The protective shield proceedings pursuant to § 270d InsO enable companies to restructure under debtor-in-possession management. Learn about the requirements, the procedure and when this option represents the better alternative.
Table of Contents
- Protective Shield Proceedings: Restructuring Under the Protection of Insolvency Law
- What Are Protective Shield Proceedings?
- Distinction from Regular Debtor-in-Possession Proceedings
- Requirements for Protective Shield Proceedings
- Insolvency Application and Ground for Insolvency
- Expert Certificate
- Procedure of Protective Shield Proceedings
- Phase 1: Filing and Order
- Phase 2: Plan Development (up to 3 months)

______

▸ **Tasks to perform**
• a. Rewrite the protective shield page from "- Distinction from" up to and including "to 3 months)", switching "Phase" to "Stage".
• b. Based on the protective shield page, decide whether each statement is true, and quote the words that settle it: (i) The proceedings let companies restructure under debtor-in-possession management. (ii) The plan development phase can last up to six months. (iii) An expert certificate is listed among the requirements.
• c. According to the protective shield page, which legal provision are the protective shield proceedings based on?

▸ **Collected data**

______

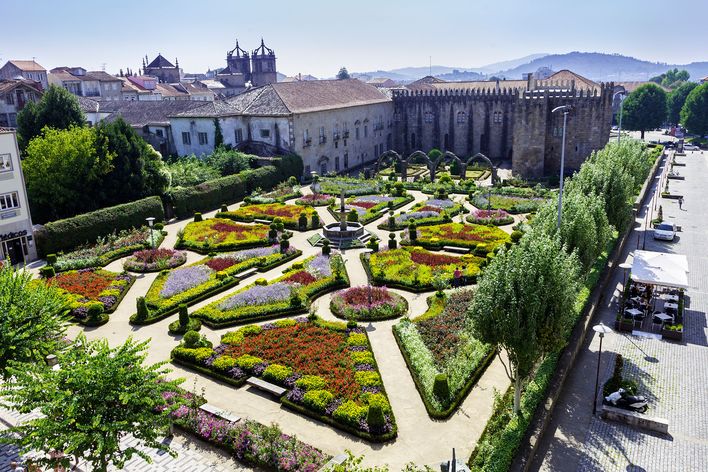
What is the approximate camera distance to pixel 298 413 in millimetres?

______

▸ **Outputs for the tasks**
• a.
- Distinction from Regular Debtor-in-Possession Proceedings
- Requirements for Protective Shield Proceedings
- Insolvency Application and Ground for Insolvency
- Expert Certificate
- Procedure of Protective Shield Proceedings
- Stage 1: Filing and Order
- Stage 2: Plan Development (up to 3 months)

• b.
(i) Yes: "enable companies to restructure under debtor-in-possession management"
(ii) No: "Phase 2: Plan Development (up to 3 months)"
(iii) Yes: "Requirements for Protective Shield Proceedings" is followed by "Expert Certificate"

• c. § 270d InsO